Vesting of the performance share units happens in the form of a cliff vesting upon the expiry of the vesting period. Once vested, corresponding FLSmidth shares are delivered to Group Executive Management without any payment in return of the delivery. All shareholder rights and obligations stay with the Company until the shares have been delivered.

The Board of Directors has the overall authority in deciding the final design of the annual Long-term Incentive Programme for Group Executive Management. If deemed necessary to meet the objectives and purposes stated in section 2.1 above, the Board of Directors may decide to deviate from the Long-term Incentive Programme design as described above.

In the annual remuneration report, the Board of Directors will disclose a retrospective overview of the Long-term Incentive Programme for Group Executive Management, consisting of target and maximum long-term incentive levels, and to the extent possible, also the overall achievement levels.

The Group CEO shall be required to hold a certain portion of vested shares from the Long-term Incentive Programme until a target portfolio of company shares has been achieved. The target portfolio of shares shall correspond to 50% of the annual base salary. The Group CEO is expected to build up this portfolio over a maximum of five (5) years. This sharehold-

ing requirement has been introduced in connection with this remuneration policy and the expectation is that the target portfolio of shares must be built up over a maximum of five years from the adoption of this policy.

Benefits

As approved by the Board of Directors, Group Executive Management shall be entitled to customary benefits such as company car, professional and personal development, news subscription, telephone, internet, etc.

If an executive must relocate to another country to fill a Group Executive Management position, necessary mobility related benefits such as housing allowance, school tuition fee allowances and similar may be applied at the discretion of the Board of Directors.

Group Executive Management are offered to participate in FLSmidth's standard pension and insurance scheme. Contributions are paid fully by the executive.

Other incentives

At the Board of Directors' discretion, supplementary bonus schemes or other incentive-based remuneration for special purposes, e.g. retention schemes, change-of-control scenarios, sign-on schemes or similar may be provided if deemed necessary to meet the overall objectives and purposes stated in section 2.1 or if it is needed to protect the interests of the Company.

In any given financial year, the value of such supplementary bonus schemes or incentive-based remuneration may not exceed an amount corresponding to 150% of the annual base salary.

__WRITTEN TASKS__:
• a. Please duplicate the remuneration policy passage, starting with "At the Board" and going on through "of the Company.".
• b. Report how many lines of the entries hold the string "ground", counting matches in that case only. Give the number alone.

__SOURCE MATERIAL__:

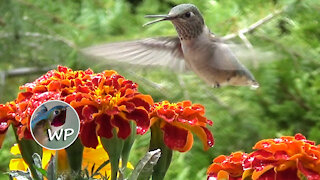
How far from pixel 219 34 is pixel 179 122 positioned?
1.04m

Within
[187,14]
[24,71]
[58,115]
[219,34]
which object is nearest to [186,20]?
[187,14]

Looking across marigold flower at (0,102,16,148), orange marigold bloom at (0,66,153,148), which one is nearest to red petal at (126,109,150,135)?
orange marigold bloom at (0,66,153,148)

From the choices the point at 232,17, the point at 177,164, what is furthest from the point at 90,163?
the point at 232,17

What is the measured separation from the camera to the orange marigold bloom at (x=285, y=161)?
1.69 feet

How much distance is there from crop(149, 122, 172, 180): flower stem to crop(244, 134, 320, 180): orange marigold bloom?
0.31ft

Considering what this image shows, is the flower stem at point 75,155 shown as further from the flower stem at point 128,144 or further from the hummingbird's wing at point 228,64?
the hummingbird's wing at point 228,64

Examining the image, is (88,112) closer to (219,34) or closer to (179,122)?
(179,122)

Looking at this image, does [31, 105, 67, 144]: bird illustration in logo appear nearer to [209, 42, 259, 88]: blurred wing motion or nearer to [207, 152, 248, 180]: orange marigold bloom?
[207, 152, 248, 180]: orange marigold bloom

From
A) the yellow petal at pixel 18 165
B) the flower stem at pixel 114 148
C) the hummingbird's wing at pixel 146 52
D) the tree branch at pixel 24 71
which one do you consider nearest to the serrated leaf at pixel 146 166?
the flower stem at pixel 114 148

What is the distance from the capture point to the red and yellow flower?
1.69 ft

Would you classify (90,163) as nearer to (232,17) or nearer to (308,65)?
(232,17)

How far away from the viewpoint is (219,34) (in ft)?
5.26

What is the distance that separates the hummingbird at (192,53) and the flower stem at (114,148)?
12.5 inches

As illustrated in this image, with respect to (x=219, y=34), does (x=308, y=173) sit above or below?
above
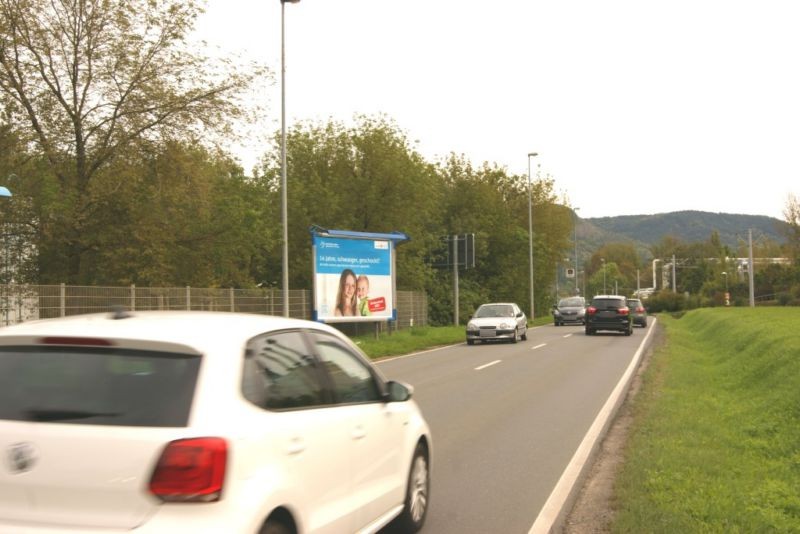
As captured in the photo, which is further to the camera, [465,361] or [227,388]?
[465,361]

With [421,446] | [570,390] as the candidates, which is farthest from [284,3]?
[421,446]

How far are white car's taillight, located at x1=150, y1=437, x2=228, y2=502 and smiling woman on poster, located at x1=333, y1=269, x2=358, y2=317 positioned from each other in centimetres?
2660

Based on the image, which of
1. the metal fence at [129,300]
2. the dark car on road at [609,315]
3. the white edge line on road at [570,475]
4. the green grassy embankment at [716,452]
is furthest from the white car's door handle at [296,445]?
the dark car on road at [609,315]

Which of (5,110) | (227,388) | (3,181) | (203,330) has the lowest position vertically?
(227,388)

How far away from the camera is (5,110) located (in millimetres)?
23000

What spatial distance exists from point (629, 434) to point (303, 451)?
22.5 ft

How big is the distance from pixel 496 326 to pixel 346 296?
5711mm

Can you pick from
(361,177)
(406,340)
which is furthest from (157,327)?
(361,177)

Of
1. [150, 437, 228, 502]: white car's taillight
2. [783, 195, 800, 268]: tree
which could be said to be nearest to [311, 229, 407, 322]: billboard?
[150, 437, 228, 502]: white car's taillight

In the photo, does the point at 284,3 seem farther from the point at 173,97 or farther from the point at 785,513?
the point at 785,513

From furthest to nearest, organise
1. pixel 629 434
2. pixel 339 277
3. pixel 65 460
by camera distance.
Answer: pixel 339 277 < pixel 629 434 < pixel 65 460

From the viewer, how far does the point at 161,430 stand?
3.52 metres

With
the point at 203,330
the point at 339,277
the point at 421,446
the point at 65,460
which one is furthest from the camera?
the point at 339,277

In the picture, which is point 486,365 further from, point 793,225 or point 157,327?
point 793,225
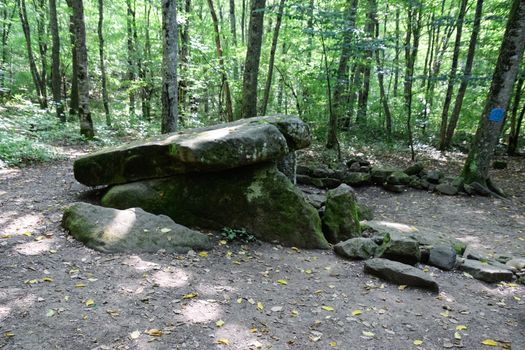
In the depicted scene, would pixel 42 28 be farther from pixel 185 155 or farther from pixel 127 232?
pixel 127 232

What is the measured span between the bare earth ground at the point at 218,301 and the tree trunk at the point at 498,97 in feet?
17.8

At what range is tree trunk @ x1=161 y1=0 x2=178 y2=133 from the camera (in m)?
8.18

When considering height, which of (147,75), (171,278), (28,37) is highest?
(28,37)

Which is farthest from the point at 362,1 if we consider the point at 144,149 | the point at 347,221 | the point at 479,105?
the point at 144,149

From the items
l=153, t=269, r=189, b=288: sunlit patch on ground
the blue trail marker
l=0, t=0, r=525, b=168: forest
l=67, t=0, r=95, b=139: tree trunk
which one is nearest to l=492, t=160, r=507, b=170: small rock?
l=0, t=0, r=525, b=168: forest

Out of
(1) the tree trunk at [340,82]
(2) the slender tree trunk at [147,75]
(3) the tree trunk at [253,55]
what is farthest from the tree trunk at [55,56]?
(1) the tree trunk at [340,82]

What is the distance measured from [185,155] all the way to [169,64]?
12.9 feet

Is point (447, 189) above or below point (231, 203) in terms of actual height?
below

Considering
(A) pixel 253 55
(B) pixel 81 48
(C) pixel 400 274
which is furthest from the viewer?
(B) pixel 81 48

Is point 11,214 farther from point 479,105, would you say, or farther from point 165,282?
point 479,105

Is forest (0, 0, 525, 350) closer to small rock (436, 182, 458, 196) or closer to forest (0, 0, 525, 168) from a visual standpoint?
small rock (436, 182, 458, 196)

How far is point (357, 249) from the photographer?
5512mm

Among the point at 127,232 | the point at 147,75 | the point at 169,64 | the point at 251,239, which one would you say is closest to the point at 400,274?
the point at 251,239

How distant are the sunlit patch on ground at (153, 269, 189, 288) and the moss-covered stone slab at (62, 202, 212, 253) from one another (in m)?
0.59
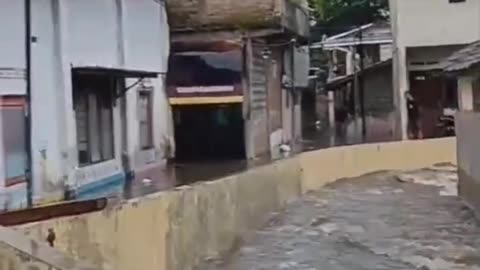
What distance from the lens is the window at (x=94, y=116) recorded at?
22.8m

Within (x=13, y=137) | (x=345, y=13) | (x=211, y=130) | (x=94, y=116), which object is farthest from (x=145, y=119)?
(x=345, y=13)

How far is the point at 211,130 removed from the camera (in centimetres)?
3450

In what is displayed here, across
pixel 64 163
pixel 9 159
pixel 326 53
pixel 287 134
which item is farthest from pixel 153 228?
pixel 326 53

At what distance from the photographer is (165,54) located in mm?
30922

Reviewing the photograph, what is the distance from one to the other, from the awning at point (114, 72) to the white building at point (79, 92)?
0.03 m

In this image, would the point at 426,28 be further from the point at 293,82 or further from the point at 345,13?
the point at 345,13

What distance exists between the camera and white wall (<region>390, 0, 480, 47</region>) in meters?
38.6

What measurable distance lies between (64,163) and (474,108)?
31.2ft

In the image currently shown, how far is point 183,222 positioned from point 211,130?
20.9 m

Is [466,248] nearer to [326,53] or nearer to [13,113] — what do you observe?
[13,113]

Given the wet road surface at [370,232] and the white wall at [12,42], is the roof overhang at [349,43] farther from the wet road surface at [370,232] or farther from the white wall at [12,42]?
the white wall at [12,42]

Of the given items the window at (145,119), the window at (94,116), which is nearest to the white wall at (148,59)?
the window at (145,119)

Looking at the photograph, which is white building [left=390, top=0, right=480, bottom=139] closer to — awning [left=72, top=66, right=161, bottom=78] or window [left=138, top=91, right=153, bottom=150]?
window [left=138, top=91, right=153, bottom=150]

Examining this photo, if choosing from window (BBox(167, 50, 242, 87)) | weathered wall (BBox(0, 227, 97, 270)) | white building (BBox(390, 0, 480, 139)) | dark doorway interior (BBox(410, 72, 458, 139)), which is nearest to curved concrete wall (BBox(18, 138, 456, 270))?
weathered wall (BBox(0, 227, 97, 270))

__ANSWERS FOR THIS EXERCISE__:
• a.
At the Board of Directors' discretion, supplementary bonus schemes or other incentive-based remuneration for special purposes, e.g. retention schemes, change-of-control scenarios, sign-on schemes or similar may be provided if deemed necessary to meet the overall objectives and purposes stated in section 2.1 or if it is needed to protect the interests of the Company.

• b. 3